# AIM
Write out every entry word for word.

# INPUT
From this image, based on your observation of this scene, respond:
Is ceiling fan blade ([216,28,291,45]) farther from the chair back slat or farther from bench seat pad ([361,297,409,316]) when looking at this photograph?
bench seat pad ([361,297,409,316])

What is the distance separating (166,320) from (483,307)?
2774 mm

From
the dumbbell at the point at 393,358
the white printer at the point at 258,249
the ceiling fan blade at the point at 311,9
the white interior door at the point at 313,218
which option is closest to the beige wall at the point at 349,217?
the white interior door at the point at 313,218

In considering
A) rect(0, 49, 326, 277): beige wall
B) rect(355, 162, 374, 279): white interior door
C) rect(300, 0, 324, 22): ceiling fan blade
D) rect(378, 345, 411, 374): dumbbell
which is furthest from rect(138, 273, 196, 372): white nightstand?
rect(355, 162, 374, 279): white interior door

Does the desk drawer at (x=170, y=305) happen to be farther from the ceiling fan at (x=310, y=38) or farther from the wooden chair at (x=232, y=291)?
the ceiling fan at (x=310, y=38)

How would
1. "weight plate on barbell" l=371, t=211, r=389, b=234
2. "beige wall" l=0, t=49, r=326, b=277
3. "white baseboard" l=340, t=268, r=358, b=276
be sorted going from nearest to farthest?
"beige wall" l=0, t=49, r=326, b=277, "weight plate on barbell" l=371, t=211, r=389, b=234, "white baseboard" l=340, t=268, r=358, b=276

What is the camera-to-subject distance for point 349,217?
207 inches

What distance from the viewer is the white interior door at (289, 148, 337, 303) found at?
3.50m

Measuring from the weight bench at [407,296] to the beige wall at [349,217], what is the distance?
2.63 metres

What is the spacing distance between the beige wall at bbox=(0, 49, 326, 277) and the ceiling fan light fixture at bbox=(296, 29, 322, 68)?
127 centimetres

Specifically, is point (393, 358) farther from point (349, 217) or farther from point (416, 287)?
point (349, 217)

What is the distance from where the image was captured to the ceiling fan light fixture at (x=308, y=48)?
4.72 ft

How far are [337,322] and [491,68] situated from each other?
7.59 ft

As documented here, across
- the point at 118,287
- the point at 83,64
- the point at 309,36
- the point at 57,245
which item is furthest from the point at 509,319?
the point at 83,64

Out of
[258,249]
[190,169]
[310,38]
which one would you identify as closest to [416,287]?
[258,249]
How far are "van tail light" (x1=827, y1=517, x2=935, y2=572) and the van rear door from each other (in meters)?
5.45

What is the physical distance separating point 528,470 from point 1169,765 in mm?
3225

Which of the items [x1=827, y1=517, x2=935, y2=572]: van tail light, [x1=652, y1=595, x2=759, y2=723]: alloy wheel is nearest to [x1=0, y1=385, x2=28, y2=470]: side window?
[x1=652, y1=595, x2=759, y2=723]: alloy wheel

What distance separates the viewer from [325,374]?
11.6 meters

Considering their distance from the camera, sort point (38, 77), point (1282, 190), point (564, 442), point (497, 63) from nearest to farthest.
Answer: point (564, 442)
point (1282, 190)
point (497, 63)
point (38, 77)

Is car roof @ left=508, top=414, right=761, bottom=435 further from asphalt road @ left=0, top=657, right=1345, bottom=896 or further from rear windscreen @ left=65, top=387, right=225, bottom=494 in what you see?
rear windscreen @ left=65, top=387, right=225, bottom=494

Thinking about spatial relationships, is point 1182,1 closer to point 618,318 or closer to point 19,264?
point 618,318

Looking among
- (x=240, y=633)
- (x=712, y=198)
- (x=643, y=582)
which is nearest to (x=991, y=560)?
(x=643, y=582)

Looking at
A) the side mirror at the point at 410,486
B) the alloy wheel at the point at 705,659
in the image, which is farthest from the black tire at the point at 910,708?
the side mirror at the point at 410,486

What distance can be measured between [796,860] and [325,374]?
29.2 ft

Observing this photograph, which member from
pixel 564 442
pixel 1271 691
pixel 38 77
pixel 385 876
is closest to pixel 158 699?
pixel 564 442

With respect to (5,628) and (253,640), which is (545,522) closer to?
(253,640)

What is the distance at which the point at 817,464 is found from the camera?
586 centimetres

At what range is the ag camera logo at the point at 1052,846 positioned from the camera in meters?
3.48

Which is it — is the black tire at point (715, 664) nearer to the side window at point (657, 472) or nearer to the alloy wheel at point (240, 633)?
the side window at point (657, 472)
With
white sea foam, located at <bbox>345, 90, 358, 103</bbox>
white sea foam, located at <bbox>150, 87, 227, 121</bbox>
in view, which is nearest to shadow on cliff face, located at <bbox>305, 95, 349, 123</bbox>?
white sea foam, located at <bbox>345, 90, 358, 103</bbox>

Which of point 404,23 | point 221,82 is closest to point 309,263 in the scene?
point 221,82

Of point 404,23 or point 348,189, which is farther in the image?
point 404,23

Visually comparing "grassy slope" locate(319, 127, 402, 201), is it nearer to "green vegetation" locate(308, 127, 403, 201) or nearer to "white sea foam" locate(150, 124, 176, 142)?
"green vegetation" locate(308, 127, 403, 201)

# EXERCISE ANSWER
From this image, based on your observation of this scene, respond:
Is ceiling fan blade ([216,28,291,45]) farther from the chair back slat or farther from bench seat pad ([361,297,409,316]) when looking at this photograph?
bench seat pad ([361,297,409,316])

What is the distance separating (166,320) from (483,307)?
2774 mm

From
the dumbbell at the point at 393,358
the white printer at the point at 258,249
the ceiling fan blade at the point at 311,9
the white interior door at the point at 313,218
which option is closest to the beige wall at the point at 349,217?
the white interior door at the point at 313,218

In considering
A) rect(0, 49, 326, 277): beige wall
B) rect(355, 162, 374, 279): white interior door
C) rect(300, 0, 324, 22): ceiling fan blade
D) rect(378, 345, 411, 374): dumbbell
which is furthest from rect(138, 273, 196, 372): white nightstand?
rect(355, 162, 374, 279): white interior door

Does the desk drawer at (x=170, y=305) happen to be farther from the ceiling fan at (x=310, y=38) or farther from the wooden chair at (x=232, y=291)?
the ceiling fan at (x=310, y=38)

How would
1. "weight plate on barbell" l=371, t=211, r=389, b=234
2. "beige wall" l=0, t=49, r=326, b=277
3. "white baseboard" l=340, t=268, r=358, b=276
be sorted going from nearest to farthest?
"beige wall" l=0, t=49, r=326, b=277, "weight plate on barbell" l=371, t=211, r=389, b=234, "white baseboard" l=340, t=268, r=358, b=276

What is the camera-to-subject distance for point 349,217?
207 inches

What distance from the viewer is the white interior door at (289, 148, 337, 303) found at?
3.50m

Measuring from the weight bench at [407,296] to the beige wall at [349,217], what is the distance?
2.63 metres

What is the spacing distance between the beige wall at bbox=(0, 49, 326, 277) and the ceiling fan light fixture at bbox=(296, 29, 322, 68)?
127 centimetres

Specifically, is point (393, 358) farther from point (349, 217) or farther from point (416, 287)?
point (349, 217)

What is the distance from where the image was captured to the ceiling fan light fixture at (x=308, y=48)?
4.72 ft

How far are [337,322] and [491,68] situated from each other?
7.59 ft

As documented here, across
- the point at 118,287
- the point at 83,64
- the point at 309,36
- the point at 57,245
which item is furthest from the point at 509,319?
the point at 83,64

Out of
[258,249]
[190,169]
[310,38]
which one would you identify as closest to [416,287]?
[258,249]
How far are "van tail light" (x1=827, y1=517, x2=935, y2=572) and the van rear door from each other (in meters)?
5.45

What is the physical distance separating point 528,470 from point 1169,765 in mm?
3225

Which of the items [x1=827, y1=517, x2=935, y2=572]: van tail light, [x1=652, y1=595, x2=759, y2=723]: alloy wheel is nearest to [x1=0, y1=385, x2=28, y2=470]: side window?
[x1=652, y1=595, x2=759, y2=723]: alloy wheel

What distance separates the viewer from [325,374]?
11.6 meters

Considering their distance from the camera, sort point (38, 77), point (1282, 190), point (564, 442), point (497, 63) from nearest to farthest.
Answer: point (564, 442)
point (1282, 190)
point (497, 63)
point (38, 77)

Is car roof @ left=508, top=414, right=761, bottom=435 further from asphalt road @ left=0, top=657, right=1345, bottom=896 or further from rear windscreen @ left=65, top=387, right=225, bottom=494 in what you see?
rear windscreen @ left=65, top=387, right=225, bottom=494

Thinking about spatial relationships, is point 1182,1 closer to point 618,318 or closer to point 19,264?
point 618,318

Looking among
- (x=240, y=633)
- (x=712, y=198)
- (x=643, y=582)
which is nearest to (x=991, y=560)?
(x=643, y=582)

Looking at
A) the side mirror at the point at 410,486
B) the alloy wheel at the point at 705,659
in the image, which is farthest from the black tire at the point at 910,708?
the side mirror at the point at 410,486

What distance can be measured between [796,860] and [325,374]?
29.2 ft

Observing this photograph, which member from
pixel 564 442
pixel 1271 691
pixel 38 77
pixel 385 876
is closest to pixel 158 699?
pixel 564 442

With respect to (5,628) and (253,640), which is (545,522) closer to?
(253,640)

What is the distance at which the point at 817,464 is found from the camera?
586 centimetres

At what range is the ag camera logo at the point at 1052,846 positioned from the camera in meters?
3.48

Which is it — is the black tire at point (715, 664) nearer to the side window at point (657, 472) or nearer to the alloy wheel at point (240, 633)?
the side window at point (657, 472)
With
white sea foam, located at <bbox>345, 90, 358, 103</bbox>
white sea foam, located at <bbox>150, 87, 227, 121</bbox>
in view, which is nearest to shadow on cliff face, located at <bbox>305, 95, 349, 123</bbox>?
white sea foam, located at <bbox>345, 90, 358, 103</bbox>

Which of point 404,23 | point 221,82 is closest to point 309,263 in the scene?
point 221,82

Of point 404,23 or point 348,189, which is farther in the image?
point 404,23

Visually comparing "grassy slope" locate(319, 127, 402, 201), is it nearer to "green vegetation" locate(308, 127, 403, 201) or nearer to "white sea foam" locate(150, 124, 176, 142)?
"green vegetation" locate(308, 127, 403, 201)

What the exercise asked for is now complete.